Early in grade school, educators placed Benny Zhang in English as a second language classes — a move his parent’s felt was unnecessary for an American child.
“I think it’s pretty typical for American born Chinese that the parents would speak to you in Chinese and the kids would respond in English,” Benny Zhang said. “I remember the ESL class teacher was really sweet, although the ESL program did not help me in my education.”
‘It was dangerous to get involved in politics’
The Zhang family were darlings of the Communist Party in China since Han’s father, Zhang Zhuoyuan, assumed a policy advisor role with the party as a macro-economist.
Zhuoyuan is an academic not a military figure or politician, the councilman said. Zhuoyuan told his eldest son, Han, to never enter the country’s unpredictable politics, a message he later relayed to Councilman Zhang.
“Back in the day it was dangerous to get involved in [Chinese] politics,” Benny Zhang said. “In fact when I ran for council, when I was visiting my grandparents in China they said ‘don’t get involved in politics. It might kill you.’”

Last May, Benny Zhang, then a senior at the College of William and Mary, won a seat on City Council, taking in 1,148 votes.
“There is a lot of significance that comes with this for me, being the first Asian American elected to the Williamsburg City Council,” he said following the win. The day after the election, Benny Zhang defended his honors thesis on the first Asian American to attend William and Mary.
Unlike Benny, Han took his father’s advice and stayed out of politics. His journey started with a medical degree from Beijing Medical University in 1983, — specializing in surgery — which took him to the heights of the Chinese medical elite and eventually to the United States.
Along the way, he met Jinlan at the Beijing Children’s Hospital in 1984 and the couple married two years later.
By the late 1980s, Han had reached the upper echelons of pediatric surgery. As a young but well-respected surgeon, he was awarded a research fellowship in 1988 from the United Nations to study American methods of treating pediatric trauma.

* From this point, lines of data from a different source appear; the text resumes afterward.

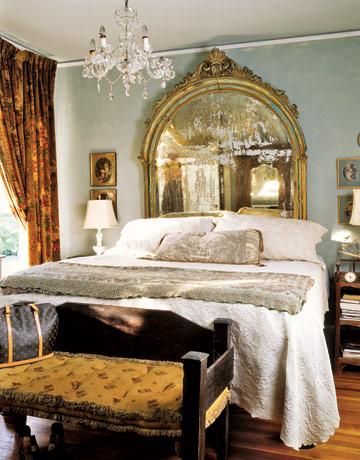 выберите богато украшенную раму для изголовья кровати, включающую в себя вставки из зеркал
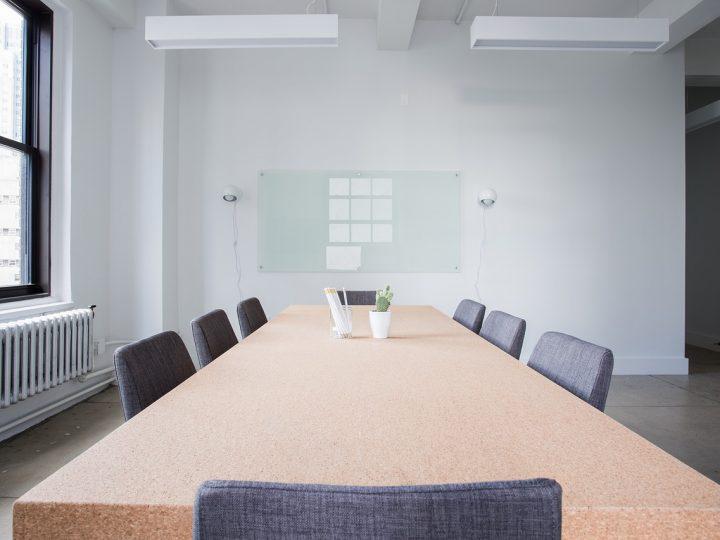 Jak dobrać meble konferencyjne?
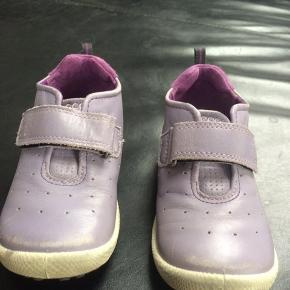 058a1542c26 ECCO biom sko til pige str 26 med velcroluk. Brugt af 1 barn. Ingen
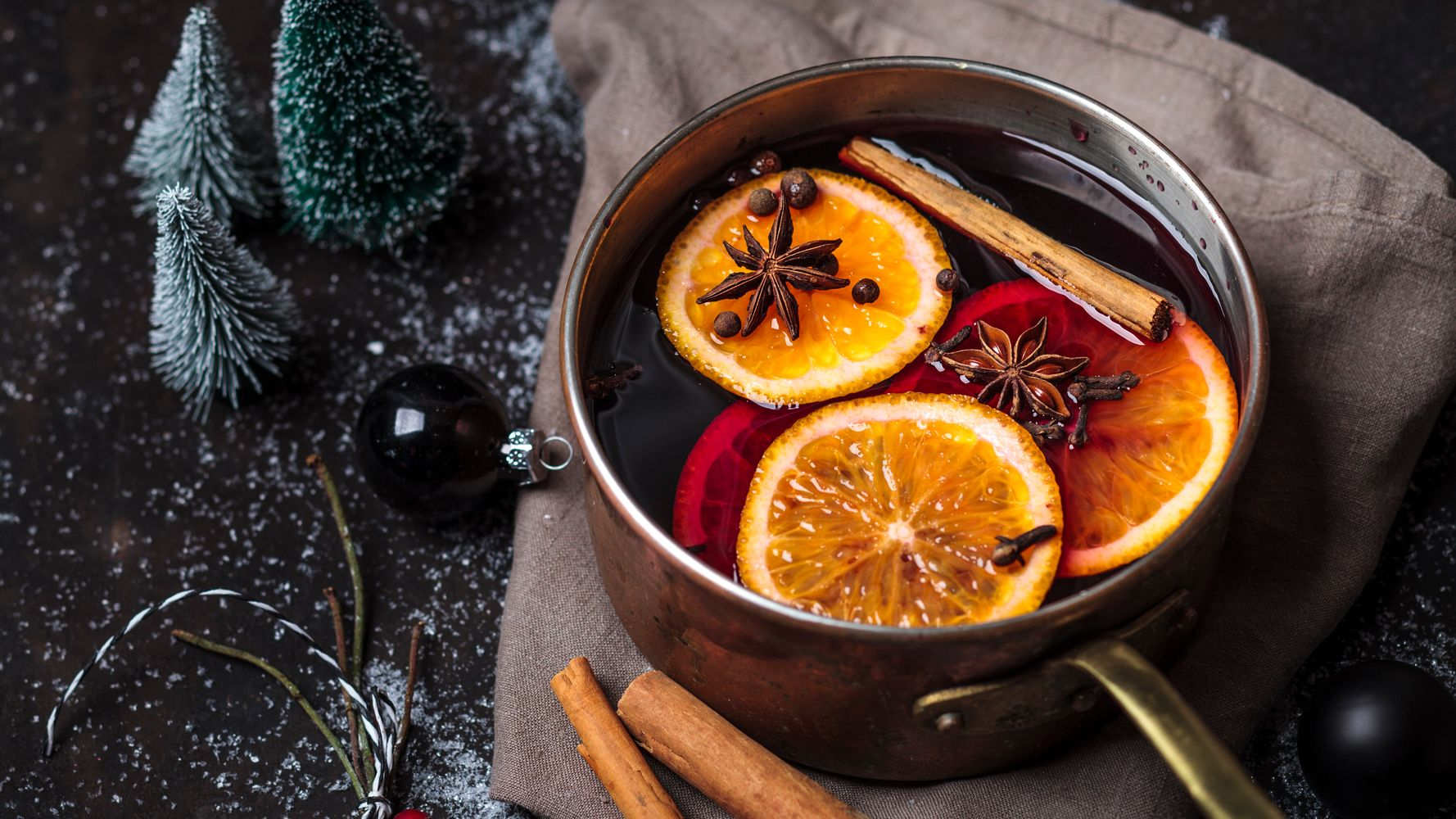 Holiday Drinks Without Alcohol That Everyone Can Enjoy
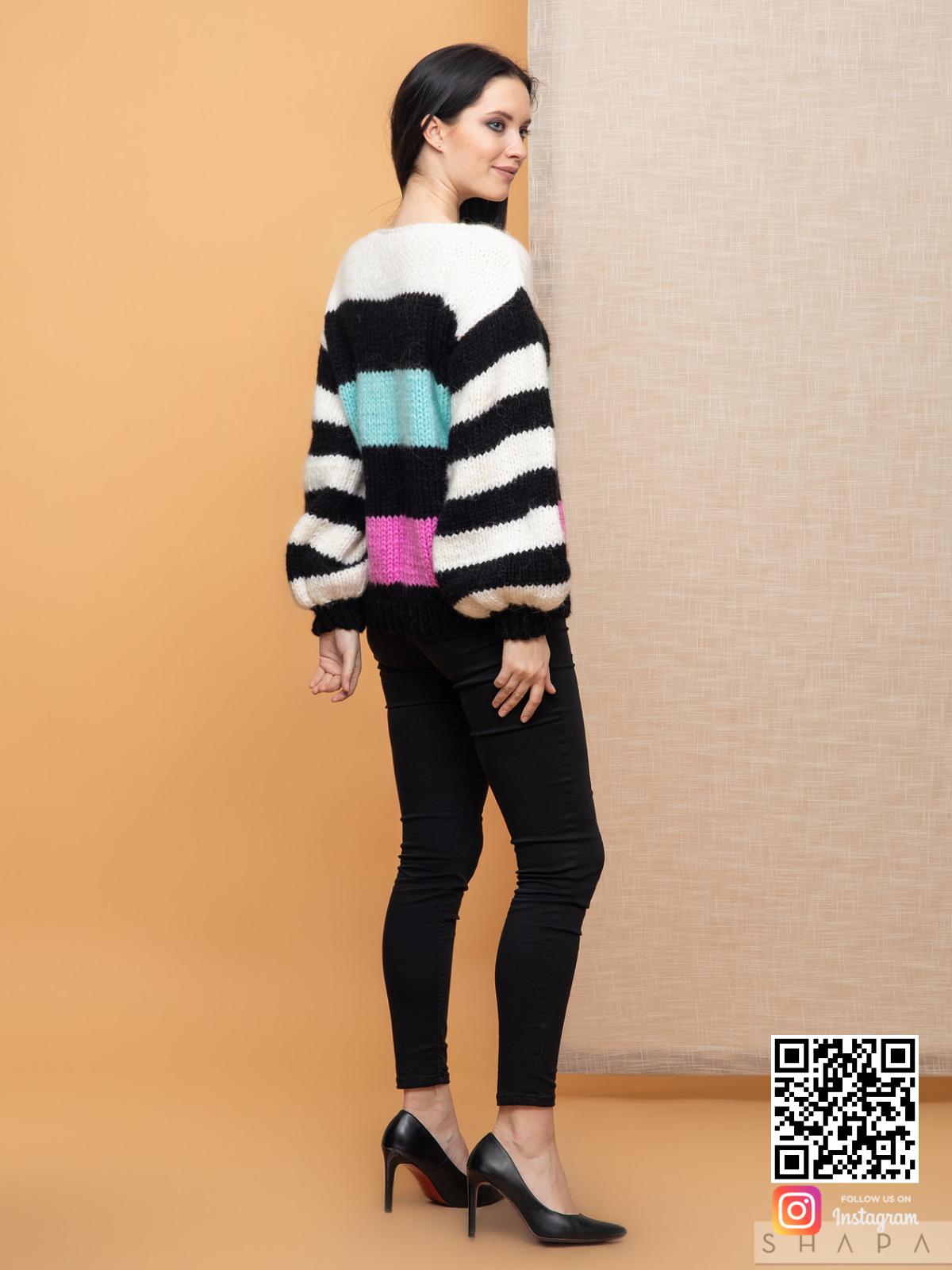 На пятой фотографии модный свитер в полоску для девушек и женщин от Shapar, бренда вязаной одежды ручной работы в интернет-магазине связанных спицами вещей.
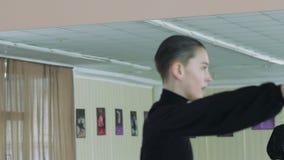 Stile latino ballante dell'uomo Movimento lento archivi video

Meanwhile, major economic changes were brewing political turmoil throughout China. Students nationwide were rocked with grief after the death of a Hu Yaobang, a former General Secretary of the Communist Party and former executive head of the party.
Young people began gathering in cities to express their desire to live in a democratic country free of corruption.
The Tiananmen Square Massacre, and the political tumult which came afterward changed everything.
At the time of the massacre, Benny Zhang’s mother, Jinlan, was a nurse at a pediatric intensive care unit. The hospital sent doctors and nurses to Tiananmen Square to bring the injured back.
“I went to rescue the people after that,” Jinlan said in a phone interview. “Some had gunshot wounds and some [were sick] just because they didn’t eat and so lots of people had collapsed. Most of them were college students.”
Back in the U.S., the president at the time, George H.W. Bush, gave a briefing that set young Han Zhang on another path. The president penned an executive order giving express priority to Chinese students stuck in the United States after Tiananmen Square, cementing Han Zhang’s immigrant status.
Han joined a team of genetic therapy researchers at Johns Hopkins University. Jinlan came to the United States seeking political asylum in 1990, his son said.
“They offered everybody a green card,” Han said. “We wanted it because of the political chaos in China. We said we don’t know [what will happen]. We’ll take the green card and stay here and do the research.”
Han and Jinlan Zhang eventually became naturalized citizens living in New York. They made their living as health care professionals in the Chinese-American community in Brooklyn.
Looking back on it all, Benny Zhang said he owes everything to his parents efforts to make a life in the United States.
“My success is owed to my parents,” Benny Zhang said. “When they came to the country, they had nothing else but each other and to keep their heads down and work hard. Where my family got to this point today comes from that simple philosophy…They made mistakes, rebounded, and continued forward.”